Узнав, что альбом нашёлся на мусорке, Роман Михайлович, как истинный знаток и ценитель антиквариата, взвизгнул от негодования:

– Как же так? Ведь это же… Это же история!

– Ну и материальная ценность, конечно тоже, – добавил он. Всё-таки Роман Михайлович был ещё и бизнесменом, – Ты хочешь узнать какую стоимость могут иметь эти фото?

– Ага, – кивнул Егор.

– Послушай, я пойду к себе и рассмотрю фотографии как следует, – сказал хозяин, – А потом всё обсудим.
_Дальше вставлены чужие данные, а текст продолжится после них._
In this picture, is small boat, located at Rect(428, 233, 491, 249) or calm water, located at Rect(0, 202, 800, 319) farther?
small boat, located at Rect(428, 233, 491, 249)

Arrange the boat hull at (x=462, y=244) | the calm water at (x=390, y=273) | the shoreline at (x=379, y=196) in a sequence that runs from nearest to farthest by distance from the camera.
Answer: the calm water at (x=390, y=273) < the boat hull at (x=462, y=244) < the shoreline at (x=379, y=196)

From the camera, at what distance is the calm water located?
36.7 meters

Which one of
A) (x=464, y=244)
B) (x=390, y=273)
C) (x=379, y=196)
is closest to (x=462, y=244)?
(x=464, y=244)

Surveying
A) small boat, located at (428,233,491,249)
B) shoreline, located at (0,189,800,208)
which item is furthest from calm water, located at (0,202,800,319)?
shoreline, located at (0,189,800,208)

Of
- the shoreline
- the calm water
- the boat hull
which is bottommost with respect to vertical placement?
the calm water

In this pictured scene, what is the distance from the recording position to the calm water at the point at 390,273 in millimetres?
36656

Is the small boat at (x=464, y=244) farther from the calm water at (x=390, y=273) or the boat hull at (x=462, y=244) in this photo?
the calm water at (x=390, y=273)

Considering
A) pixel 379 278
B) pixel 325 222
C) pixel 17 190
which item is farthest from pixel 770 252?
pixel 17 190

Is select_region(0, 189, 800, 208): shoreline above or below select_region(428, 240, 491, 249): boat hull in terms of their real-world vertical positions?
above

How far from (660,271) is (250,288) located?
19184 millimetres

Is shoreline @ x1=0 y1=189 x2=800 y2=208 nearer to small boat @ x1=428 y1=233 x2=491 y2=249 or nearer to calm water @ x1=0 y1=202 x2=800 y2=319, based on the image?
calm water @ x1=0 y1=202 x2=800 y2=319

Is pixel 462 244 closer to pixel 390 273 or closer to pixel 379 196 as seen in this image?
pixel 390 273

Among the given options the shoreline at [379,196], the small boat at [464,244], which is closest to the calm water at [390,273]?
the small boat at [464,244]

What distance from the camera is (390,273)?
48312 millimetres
– Договорились, – ответил Егор и поспешил к новому посетителю магазинчика.

Прошёл час, хозяин всё ещё не выходил из своего кабинета, посетителей больше не было, и Егор погрузился в свои мысли.

– Хорошо, что я избавился от альбома. Теперь всё пройдёт. Что-то странное стало происходить в жизни с появлением этих фото. Похоже я просто устал. Мерещится всякое. Да ещё жара стоит вторую неделю. Хоть бы дождичек что ли пролился.
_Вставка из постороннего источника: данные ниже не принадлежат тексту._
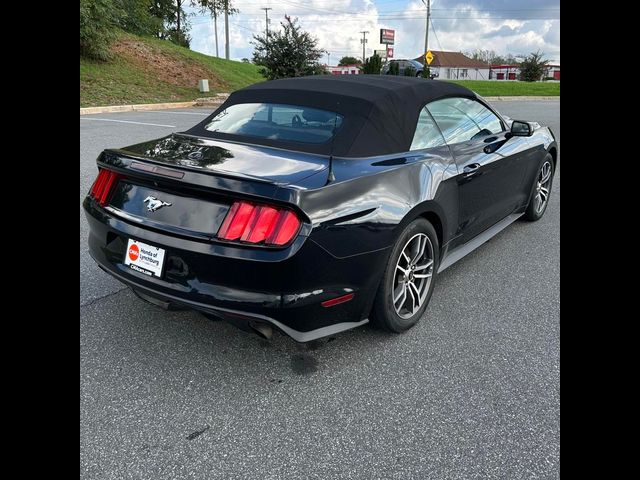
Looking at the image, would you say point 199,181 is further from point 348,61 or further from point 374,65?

Егор выглянул в окно. На небе и правда собирались полупрозрачные, серенькие тучки, довольно хлипкие для настоящего, хорошего ливня, но может хоть что-то да прольётся из них. Хлопнула дверь кабинета.

– Егор, – голос хозяина был взбудоражен, – Ты хоть знаешь чьи это фото?
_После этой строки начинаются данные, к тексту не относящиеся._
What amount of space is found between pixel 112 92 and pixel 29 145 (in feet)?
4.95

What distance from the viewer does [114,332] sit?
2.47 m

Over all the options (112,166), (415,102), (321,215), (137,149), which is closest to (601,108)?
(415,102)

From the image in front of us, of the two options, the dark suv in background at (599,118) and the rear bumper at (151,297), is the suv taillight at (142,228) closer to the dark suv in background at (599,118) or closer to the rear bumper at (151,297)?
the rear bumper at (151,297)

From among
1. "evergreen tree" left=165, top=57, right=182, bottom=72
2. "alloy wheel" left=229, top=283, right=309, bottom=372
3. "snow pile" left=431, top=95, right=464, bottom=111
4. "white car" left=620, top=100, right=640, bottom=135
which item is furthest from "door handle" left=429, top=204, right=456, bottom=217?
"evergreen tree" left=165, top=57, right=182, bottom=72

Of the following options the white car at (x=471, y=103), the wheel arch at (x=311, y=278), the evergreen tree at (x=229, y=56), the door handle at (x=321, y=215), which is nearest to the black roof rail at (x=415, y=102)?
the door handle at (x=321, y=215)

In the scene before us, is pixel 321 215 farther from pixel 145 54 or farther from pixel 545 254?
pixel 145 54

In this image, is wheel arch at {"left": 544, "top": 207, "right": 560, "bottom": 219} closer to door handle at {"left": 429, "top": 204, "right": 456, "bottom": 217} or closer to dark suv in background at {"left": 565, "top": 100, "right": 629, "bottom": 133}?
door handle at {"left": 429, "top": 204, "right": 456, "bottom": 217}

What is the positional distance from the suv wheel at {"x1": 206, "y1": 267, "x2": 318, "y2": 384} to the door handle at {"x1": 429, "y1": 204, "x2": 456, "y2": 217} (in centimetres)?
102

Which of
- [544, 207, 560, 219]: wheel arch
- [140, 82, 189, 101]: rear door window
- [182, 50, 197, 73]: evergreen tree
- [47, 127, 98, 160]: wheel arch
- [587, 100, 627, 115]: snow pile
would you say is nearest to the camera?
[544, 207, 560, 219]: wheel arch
– Н-нет, – не понял Егор, – А чьи?

– Костровского!

– Того самого Костровского? Известного фотографа, жившего в Москве в конце 19 и начале 20 века?

– Так точно. На каждом фото внизу, в правом уголке есть его особая метка – буква «К» в треугольнике. Его личность окружена была множеством тайн. У него был единственный сын, не знаю выжил ли он во время революции, если да, то у Костровского должны быть внуки, правнуки.

Сам он умер, кстати, при весьма загадочных обстоятельствах. Тело нашли в его фотомастерской, где он проявлял снимки, экспертиза показала, что смерть наступила около месяца назад. Но это было просто невозможно, ведь жена видела его тем самым утром ещё живым и вообще весь этот месяц он, как обычно, жил в кругу семьи. В общем, там тёмное какое-то было дело. А альбом… Возможно, что кто-то из правнуков, разбирая вещи, нашёл его. Но почему они не продали его? Ведь должны же понимать, что альбом представляет собою ценность. А деньги никому не лишние. Может быть, они просто случайно выбросили его?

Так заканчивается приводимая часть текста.